In the example below, the same target is built in two different configurations and then it’s verified that they have the same runfiles.
def _test_multiple_configs(name):
foo_binary(name = name + "_multi_configs"),
analysis_test(
name = name,
targets = {
"config_a": name + "_multi_configs",
"config_b": name + "_multi_configs",
},
attrs = {
"config_a": {
"@config_settings": {"//foo:setting": "A"},
},
"config_b": {
"@config_settings": {"//foo:setting": "B"},
},
},
impl = _test_multiple_impl,
)
def _test_multiple_impl(env, targets):
# Verify the same target under different configurations have equivalent
# runfiles
env.expect.that_target(
targets.config_a
).default_runfiles().contains_exactly(
runfiles_paths(env.ctx.workspace_name, targets.config_b.default_runfiles)
)
Note that they don’t have to have custom settings. If they aren’t customized, they will just use the base target-under-test settings. This is useful if you want each target to have an named identifier for clarity.

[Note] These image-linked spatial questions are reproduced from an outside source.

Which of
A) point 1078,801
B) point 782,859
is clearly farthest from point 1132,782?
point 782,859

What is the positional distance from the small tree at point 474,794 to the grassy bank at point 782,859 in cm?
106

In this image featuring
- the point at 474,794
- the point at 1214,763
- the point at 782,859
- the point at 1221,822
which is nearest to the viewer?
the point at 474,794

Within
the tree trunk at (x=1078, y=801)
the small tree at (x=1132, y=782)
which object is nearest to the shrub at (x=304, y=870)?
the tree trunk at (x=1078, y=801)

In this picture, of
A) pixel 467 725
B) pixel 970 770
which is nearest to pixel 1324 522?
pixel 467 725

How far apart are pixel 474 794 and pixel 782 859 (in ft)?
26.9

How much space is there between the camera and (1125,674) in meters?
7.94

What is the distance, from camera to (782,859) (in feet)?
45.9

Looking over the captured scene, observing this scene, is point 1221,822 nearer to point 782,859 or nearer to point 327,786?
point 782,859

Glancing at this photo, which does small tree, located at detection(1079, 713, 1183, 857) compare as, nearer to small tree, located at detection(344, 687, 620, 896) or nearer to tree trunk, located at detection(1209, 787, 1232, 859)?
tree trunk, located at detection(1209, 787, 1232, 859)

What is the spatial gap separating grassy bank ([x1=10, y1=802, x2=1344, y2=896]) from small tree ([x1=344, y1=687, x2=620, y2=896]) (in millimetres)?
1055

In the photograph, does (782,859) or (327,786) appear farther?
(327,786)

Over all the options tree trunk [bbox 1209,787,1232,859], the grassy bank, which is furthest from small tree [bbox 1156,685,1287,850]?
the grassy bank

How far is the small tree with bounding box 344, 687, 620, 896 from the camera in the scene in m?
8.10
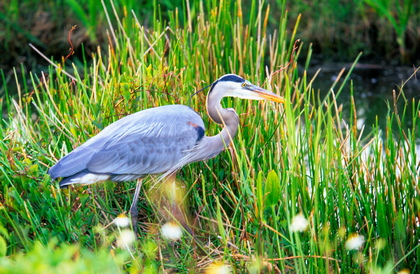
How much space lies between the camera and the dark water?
514 cm

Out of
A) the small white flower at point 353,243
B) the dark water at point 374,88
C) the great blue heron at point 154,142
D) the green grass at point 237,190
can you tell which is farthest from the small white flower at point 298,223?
the dark water at point 374,88

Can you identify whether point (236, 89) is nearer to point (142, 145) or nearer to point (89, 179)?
point (142, 145)

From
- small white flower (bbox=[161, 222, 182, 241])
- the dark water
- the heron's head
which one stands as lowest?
the dark water

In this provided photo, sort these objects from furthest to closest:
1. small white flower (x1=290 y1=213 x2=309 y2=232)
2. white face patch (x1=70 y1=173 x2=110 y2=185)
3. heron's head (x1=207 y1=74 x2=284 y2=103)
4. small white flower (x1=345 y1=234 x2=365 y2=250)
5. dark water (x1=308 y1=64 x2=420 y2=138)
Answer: dark water (x1=308 y1=64 x2=420 y2=138) < heron's head (x1=207 y1=74 x2=284 y2=103) < white face patch (x1=70 y1=173 x2=110 y2=185) < small white flower (x1=345 y1=234 x2=365 y2=250) < small white flower (x1=290 y1=213 x2=309 y2=232)

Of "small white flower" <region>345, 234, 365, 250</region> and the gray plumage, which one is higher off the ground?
the gray plumage

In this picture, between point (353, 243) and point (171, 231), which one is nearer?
point (353, 243)

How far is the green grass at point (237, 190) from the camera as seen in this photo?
216 centimetres

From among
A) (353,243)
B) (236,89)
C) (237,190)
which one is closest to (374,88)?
(237,190)

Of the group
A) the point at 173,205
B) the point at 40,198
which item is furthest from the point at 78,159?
the point at 173,205

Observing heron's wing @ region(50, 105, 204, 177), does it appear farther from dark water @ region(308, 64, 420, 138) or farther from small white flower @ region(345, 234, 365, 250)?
dark water @ region(308, 64, 420, 138)

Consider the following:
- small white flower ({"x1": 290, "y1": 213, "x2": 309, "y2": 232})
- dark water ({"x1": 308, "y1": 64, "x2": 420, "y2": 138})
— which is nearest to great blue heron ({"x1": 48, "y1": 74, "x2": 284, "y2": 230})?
small white flower ({"x1": 290, "y1": 213, "x2": 309, "y2": 232})

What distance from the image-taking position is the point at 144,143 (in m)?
2.63

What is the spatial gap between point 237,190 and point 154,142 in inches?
21.5

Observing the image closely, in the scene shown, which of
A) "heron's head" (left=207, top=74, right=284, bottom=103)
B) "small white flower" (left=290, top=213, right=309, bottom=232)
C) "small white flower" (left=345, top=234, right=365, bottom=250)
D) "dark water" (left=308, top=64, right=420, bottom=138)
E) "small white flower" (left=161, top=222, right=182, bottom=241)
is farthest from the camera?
"dark water" (left=308, top=64, right=420, bottom=138)
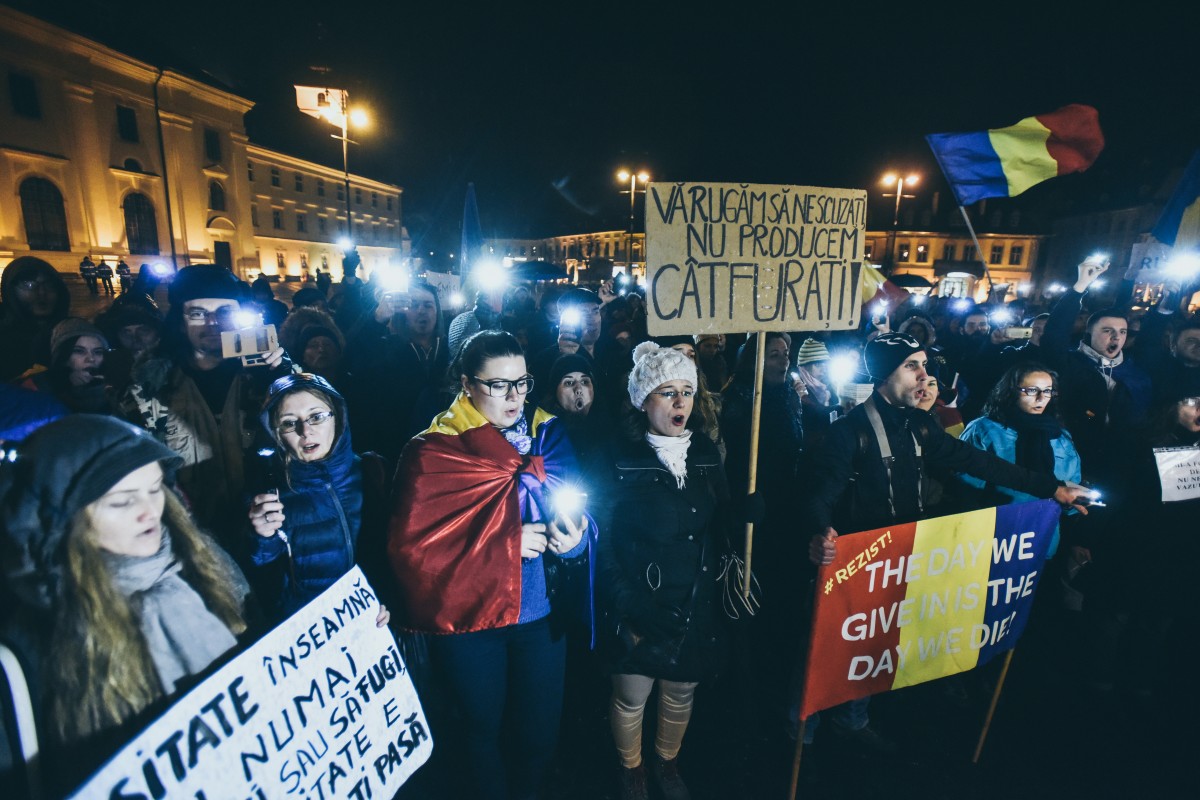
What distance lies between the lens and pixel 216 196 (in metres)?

Gotchas when comparing across configurations¶
Generated files (
File
objects withis_source=False
) include their configuration, so files built in different configurations cannot compare equal. This is true even if they would have identical content – recall that an analysis test doesn’t read the content and only sees the metadata about files.
Custom attributes¶
Tests can have their attributes customized using the attrs
arg. There are
two different types of values that can be specified: dicts and attribute objects
(e.g. attr.string()
objects.
When an attribute object is given, it is used as-is. These are most useful for specifying implicit values the implementation function might need:
When a dict is given, it acts as a template that will have target-under-test
settings mixed into it, e.g. config settings, aspects, etc. Attributes defined
using this style are considered targets under test and will be passed as part of
the targets
arg to the implementation function.
analysis_test(
name = "test_custom_attributes",
targets = {
"subject": ":subject",
}
attr_values = {
"is_windows": select({
"@plaforms//os:windows": True,
"//conditions:default": False
}),
}
attrs = {
"is_windows": attr.bool(),
"subject": {
"@attr": attr.label,
"@config_settings": {...}
"aspects": [custom_aspect],
}
},
)
Tips and best practices¶
Use private names for your tests,
def _test_foo
. This allows buildifier to detect when you’ve forgotten to put a test in thetests
attribute. The framework will strip leading underscores from the test nameTag the arranged inputs of your tests with
tags=["manual"]
; theutil.helper_target
function helps with this. This prevents common build patterns (e.g.bazel test //...
orbazel test :all
) from trying to build them.Put each rule’s tests into their own directory with their own BUILD file. This allows better isolation between the rules’ test suites in several ways:
When reusing tests, target names are less likely to collide.
During the edit-run cycle, modifications to verify one rule that would break another rule can be ignored until you’re ready to test the other rule.